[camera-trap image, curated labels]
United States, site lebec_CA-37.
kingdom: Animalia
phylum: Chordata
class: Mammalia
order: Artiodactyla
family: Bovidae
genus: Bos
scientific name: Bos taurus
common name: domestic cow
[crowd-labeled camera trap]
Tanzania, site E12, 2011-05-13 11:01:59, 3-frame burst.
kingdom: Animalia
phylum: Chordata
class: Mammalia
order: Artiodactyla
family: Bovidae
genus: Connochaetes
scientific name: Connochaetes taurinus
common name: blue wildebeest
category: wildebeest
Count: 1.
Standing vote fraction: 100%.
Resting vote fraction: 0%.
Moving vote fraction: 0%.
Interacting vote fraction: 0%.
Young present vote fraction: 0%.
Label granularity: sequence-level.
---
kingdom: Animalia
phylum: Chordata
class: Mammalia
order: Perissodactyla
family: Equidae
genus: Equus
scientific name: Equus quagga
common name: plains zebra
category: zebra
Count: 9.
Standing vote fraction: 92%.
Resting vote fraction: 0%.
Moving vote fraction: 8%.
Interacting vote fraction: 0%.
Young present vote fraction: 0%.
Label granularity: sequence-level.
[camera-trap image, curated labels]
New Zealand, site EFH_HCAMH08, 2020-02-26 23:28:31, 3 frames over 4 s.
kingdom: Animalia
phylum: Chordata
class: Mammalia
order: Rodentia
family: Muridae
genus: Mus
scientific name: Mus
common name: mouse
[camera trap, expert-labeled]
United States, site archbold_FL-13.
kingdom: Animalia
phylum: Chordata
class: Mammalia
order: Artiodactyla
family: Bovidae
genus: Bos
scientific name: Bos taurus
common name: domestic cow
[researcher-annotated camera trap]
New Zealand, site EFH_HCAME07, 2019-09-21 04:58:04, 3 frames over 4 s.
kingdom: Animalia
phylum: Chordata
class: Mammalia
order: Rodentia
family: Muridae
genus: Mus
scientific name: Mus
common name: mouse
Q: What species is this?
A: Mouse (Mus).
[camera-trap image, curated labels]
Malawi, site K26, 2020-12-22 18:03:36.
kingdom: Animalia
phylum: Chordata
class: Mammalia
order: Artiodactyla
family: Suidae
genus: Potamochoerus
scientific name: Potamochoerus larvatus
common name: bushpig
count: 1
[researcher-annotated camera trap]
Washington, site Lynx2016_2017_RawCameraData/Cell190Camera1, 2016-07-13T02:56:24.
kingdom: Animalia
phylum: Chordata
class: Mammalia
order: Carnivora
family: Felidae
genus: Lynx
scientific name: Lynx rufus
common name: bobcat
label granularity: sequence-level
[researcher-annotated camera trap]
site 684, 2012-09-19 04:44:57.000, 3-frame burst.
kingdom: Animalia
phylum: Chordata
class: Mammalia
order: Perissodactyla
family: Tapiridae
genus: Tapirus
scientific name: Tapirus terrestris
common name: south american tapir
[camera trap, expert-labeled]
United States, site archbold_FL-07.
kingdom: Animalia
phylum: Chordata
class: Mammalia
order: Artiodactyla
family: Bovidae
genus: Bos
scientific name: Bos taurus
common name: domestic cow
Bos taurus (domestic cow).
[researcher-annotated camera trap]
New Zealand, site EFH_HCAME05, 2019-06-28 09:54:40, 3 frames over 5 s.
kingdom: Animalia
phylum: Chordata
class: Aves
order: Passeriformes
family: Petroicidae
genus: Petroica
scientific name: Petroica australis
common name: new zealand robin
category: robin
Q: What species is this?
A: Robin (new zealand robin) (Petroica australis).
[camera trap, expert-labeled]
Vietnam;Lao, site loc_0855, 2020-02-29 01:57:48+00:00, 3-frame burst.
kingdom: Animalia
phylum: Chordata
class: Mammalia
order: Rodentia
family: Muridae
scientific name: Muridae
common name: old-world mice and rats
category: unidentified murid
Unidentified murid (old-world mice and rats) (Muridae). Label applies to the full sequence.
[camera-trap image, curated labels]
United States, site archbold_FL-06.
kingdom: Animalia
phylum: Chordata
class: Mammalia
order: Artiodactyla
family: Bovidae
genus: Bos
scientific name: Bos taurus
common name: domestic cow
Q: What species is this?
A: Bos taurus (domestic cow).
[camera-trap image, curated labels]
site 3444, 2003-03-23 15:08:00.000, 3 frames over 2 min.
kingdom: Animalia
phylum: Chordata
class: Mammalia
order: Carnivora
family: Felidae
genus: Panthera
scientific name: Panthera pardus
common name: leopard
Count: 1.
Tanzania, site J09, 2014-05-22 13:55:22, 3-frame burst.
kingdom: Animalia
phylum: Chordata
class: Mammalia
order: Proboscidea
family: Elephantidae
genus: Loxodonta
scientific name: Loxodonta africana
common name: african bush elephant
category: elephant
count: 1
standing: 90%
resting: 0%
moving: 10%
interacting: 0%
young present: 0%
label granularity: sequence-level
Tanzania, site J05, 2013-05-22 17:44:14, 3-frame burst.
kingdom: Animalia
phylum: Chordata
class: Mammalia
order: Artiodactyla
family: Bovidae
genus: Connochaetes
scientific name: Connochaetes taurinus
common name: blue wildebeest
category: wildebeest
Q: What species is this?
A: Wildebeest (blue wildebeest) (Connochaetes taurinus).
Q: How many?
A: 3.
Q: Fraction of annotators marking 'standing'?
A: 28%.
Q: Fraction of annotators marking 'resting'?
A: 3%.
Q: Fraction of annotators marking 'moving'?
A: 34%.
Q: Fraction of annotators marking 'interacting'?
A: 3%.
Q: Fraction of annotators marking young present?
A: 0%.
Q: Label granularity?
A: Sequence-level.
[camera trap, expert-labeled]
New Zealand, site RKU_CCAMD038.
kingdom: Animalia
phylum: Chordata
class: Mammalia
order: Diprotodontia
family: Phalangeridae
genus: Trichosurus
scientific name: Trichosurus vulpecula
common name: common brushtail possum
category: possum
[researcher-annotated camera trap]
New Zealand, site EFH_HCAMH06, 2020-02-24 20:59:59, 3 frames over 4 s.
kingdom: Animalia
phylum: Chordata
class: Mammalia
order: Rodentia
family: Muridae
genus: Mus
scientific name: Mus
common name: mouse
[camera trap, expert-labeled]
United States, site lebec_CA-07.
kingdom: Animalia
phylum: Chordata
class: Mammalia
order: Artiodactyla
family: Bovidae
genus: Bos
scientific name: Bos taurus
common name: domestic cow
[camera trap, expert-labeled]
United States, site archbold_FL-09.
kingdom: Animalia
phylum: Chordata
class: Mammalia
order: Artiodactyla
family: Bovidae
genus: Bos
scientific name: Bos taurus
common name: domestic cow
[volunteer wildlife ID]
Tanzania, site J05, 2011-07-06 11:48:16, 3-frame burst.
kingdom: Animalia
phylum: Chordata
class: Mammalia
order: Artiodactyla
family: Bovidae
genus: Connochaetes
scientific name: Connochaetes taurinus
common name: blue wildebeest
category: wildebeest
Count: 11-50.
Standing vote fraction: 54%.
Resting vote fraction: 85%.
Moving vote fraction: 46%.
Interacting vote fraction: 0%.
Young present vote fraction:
+===+
- [ASSIGNMENT]: For each record above, write it out again exactly.

- [WRITTEN ANSWER]:
[camera-trap image, curated labels]
United States, site lebec_CA-37.
kingdom: Animalia
phylum: Chordata
class: Mammalia
order: Artiodactyla
family: Bovidae
genus: Bos
scientific name: Bos taurus
common name: domestic cow
[crowd-labeled camera trap]
Tanzania, site E12, 2011-05-13 11:01:59, 3-frame burst.
kingdom: Animalia
phylum: Chordata
class: Mammalia
order: Artiodactyla
family: Bovidae
genus: Connochaetes
scientific name: Connochaetes taurinus
common name: blue wildebeest
category: wildebeest
Count: 1.
Standing vote fraction: 100%.
Resting vote fraction: 0%.
Moving vote fraction: 0%.
Interacting vote fraction: 0%.
Young present vote fraction: 0%.
Label granularity: sequence-level.
---
kingdom: Animalia
phylum: Chordata
class: Mammalia
order: Perissodactyla
family: Equidae
genus: Equus
scientific name: Equus quagga
common name: plains zebra
category: zebra
Count: 9.
Standing vote fraction: 92%.
Resting vote fraction: 0%.
Moving vote fraction: 8%.
Interacting vote fraction: 0%.
Young present vote fraction: 0%.
Label granularity: sequence-level.
[camera-trap image, curated labels]
New Zealand, site EFH_HCAMH08, 2020-02-26 23:28:31, 3 frames over 4 s.
kingdom: Animalia
phylum: Chordata
class: Mammalia
order: Rodentia
family: Muridae
genus: Mus
scientific name: Mus
common name: mouse
[camera trap, expert-labeled]
United States, site archbold_FL-13.
kingdom: Animalia
phylum: Chordata
class: Mammalia
order: Artiodactyla
family: Bovidae
genus: Bos
scientific name: Bos taurus
common name: domestic cow
[researcher-annotated camera trap]
New Zealand, site EFH_HCAME07, 2019-09-21 04:58:04, 3 frames over 4 s.
kingdom: Animalia
phylum: Chordata
class: Mammalia
order: Rodentia
family: Muridae
genus: Mus
scientific name: Mus
common name: mouse
Q: What species is this?
A: Mouse (Mus).
[camera-trap image, curated labels]
Malawi, site K26, 2020-12-22 18:03:36.
kingdom: Animalia
phylum: Chordata
class: Mammalia
order: Artiodactyla
family: Suidae
genus: Potamochoerus
scientific name: Potamochoerus larvatus
common name: bushpig
count: 1
[researcher-annotated camera trap]
Washington, site Lynx2016_2017_RawCameraData/Cell190Camera1, 2016-07-13T02:56:24.
kingdom: Animalia
phylum: Chordata
class: Mammalia
order: Carnivora
family: Felidae
genus: Lynx
scientific name: Lynx rufus
common name: bobcat
label granularity: sequence-level
[researcher-annotated camera trap]
site 684, 2012-09-19 04:44:57.000, 3-frame burst.
kingdom: Animalia
phylum: Chordata
class: Mammalia
order: Perissodactyla
family: Tapiridae
genus: Tapirus
scientific name: Tapirus terrestris
common name: south american tapir
[camera trap, expert-labeled]
United States, site archbold_FL-07.
kingdom: Animalia
phylum: Chordata
class: Mammalia
order: Artiodactyla
family: Bovidae
genus: Bos
scientific name: Bos taurus
common name: domestic cow
Bos taurus (domestic cow).
[researcher-annotated camera trap]
New Zealand, site EFH_HCAME05, 2019-06-28 09:54:40, 3 frames over 5 s.
kingdom: Animalia
phylum: Chordata
class: Aves
order: Passeriformes
family: Petroicidae
genus: Petroica
scientific name: Petroica australis
common name: new zealand robin
category: robin
Q: What species is this?
A: Robin (new zealand robin) (Petroica australis).
[camera trap, expert-labeled]
Vietnam;Lao, site loc_0855, 2020-02-29 01:57:48+00:00, 3-frame burst.
kingdom: Animalia
phylum: Chordata
class: Mammalia
order: Rodentia
family: Muridae
scientific name: Muridae
common name: old-world mice and rats
category: unidentified murid
Unidentified murid (old-world mice and rats) (Muridae). Label applies to the full sequence.
[camera-trap image, curated labels]
United States, site archbold_FL-06.
kingdom: Animalia
phylum: Chordata
class: Mammalia
order: Artiodactyla
family: Bovidae
genus: Bos
scientific name: Bos taurus
common name: domestic cow
Q: What species is this?
A: Bos taurus (domestic cow).
[camera-trap image, curated labels]
site 3444, 2003-03-23 15:08:00.000, 3 frames over 2 min.
kingdom: Animalia
phylum: Chordata
class: Mammalia
order: Carnivora
family: Felidae
genus: Panthera
scientific name: Panthera pardus
common name: leopard
Count: 1.
Tanzania, site J09, 2014-05-22 13:55:22, 3-frame burst.
kingdom: Animalia
phylum: Chordata
class: Mammalia
order: Proboscidea
family: Elephantidae
genus: Loxodonta
scientific name: Loxodonta africana
common name: african bush elephant
category: elephant
count: 1
standing: 90%
resting: 0%
moving: 10%
interacting: 0%
young present: 0%
label granularity: sequence-level
Tanzania, site J05, 2013-05-22 17:44:14, 3-frame burst.
kingdom: Animalia
phylum: Chordata
class: Mammalia
order: Artiodactyla
family: Bovidae
genus: Connochaetes
scientific name: Connochaetes taurinus
common name: blue wildebeest
category: wildebeest
Q: What species is this?
A: Wildebeest (blue wildebeest) (Connochaetes taurinus).
Q: How many?
A: 3.
Q: Fraction of annotators marking 'standing'?
A: 28%.
Q: Fraction of annotators marking 'resting'?
A: 3%.
Q: Fraction of annotators marking 'moving'?
A: 34%.
Q: Fraction of annotators marking 'interacting'?
A: 3%.
Q: Fraction of annotators marking young present?
A: 0%.
Q: Label granularity?
A: Sequence-level.
[camera trap, expert-labeled]
New Zealand, site RKU_CCAMD038.
kingdom: Animalia
phylum: Chordata
class: Mammalia
order: Diprotodontia
family: Phalangeridae
genus: Trichosurus
scientific name: Trichosurus vulpecula
common name: common brushtail possum
category: possum
[researcher-annotated camera trap]
New Zealand, site EFH_HCAMH06, 2020-02-24 20:59:59, 3 frames over 4 s.
kingdom: Animalia
phylum: Chordata
class: Mammalia
order: Rodentia
family: Muridae
genus: Mus
scientific name: Mus
common name: mouse
[camera trap, expert-labeled]
United States, site lebec_CA-07.
kingdom: Animalia
phylum: Chordata
class: Mammalia
order: Artiodactyla
family: Bovidae
genus: Bos
scientific name: Bos taurus
common name: domestic cow
[camera trap, expert-labeled]
United States, site archbold_FL-09.
kingdom: Animalia
phylum: Chordata
class: Mammalia
order: Artiodactyla
family: Bovidae
genus: Bos
scientific name: Bos taurus
common name: domestic cow
[volunteer wildlife ID]
Tanzania, site J05, 2011-07-06 11:48:16, 3-frame burst.
kingdom: Animalia
phylum: Chordata
class: Mammalia
order: Artiodactyla
family: Bovidae
genus: Connochaetes
scientific name: Connochaetes taurinus
common name: blue wildebeest
category: wildebeest
Count: 11-50.
Standing vote fraction: 54%.
Resting vote fraction: 85%.
Moving vote fraction: 46%.
Interacting vote fraction: 0%.
Young present vote fraction:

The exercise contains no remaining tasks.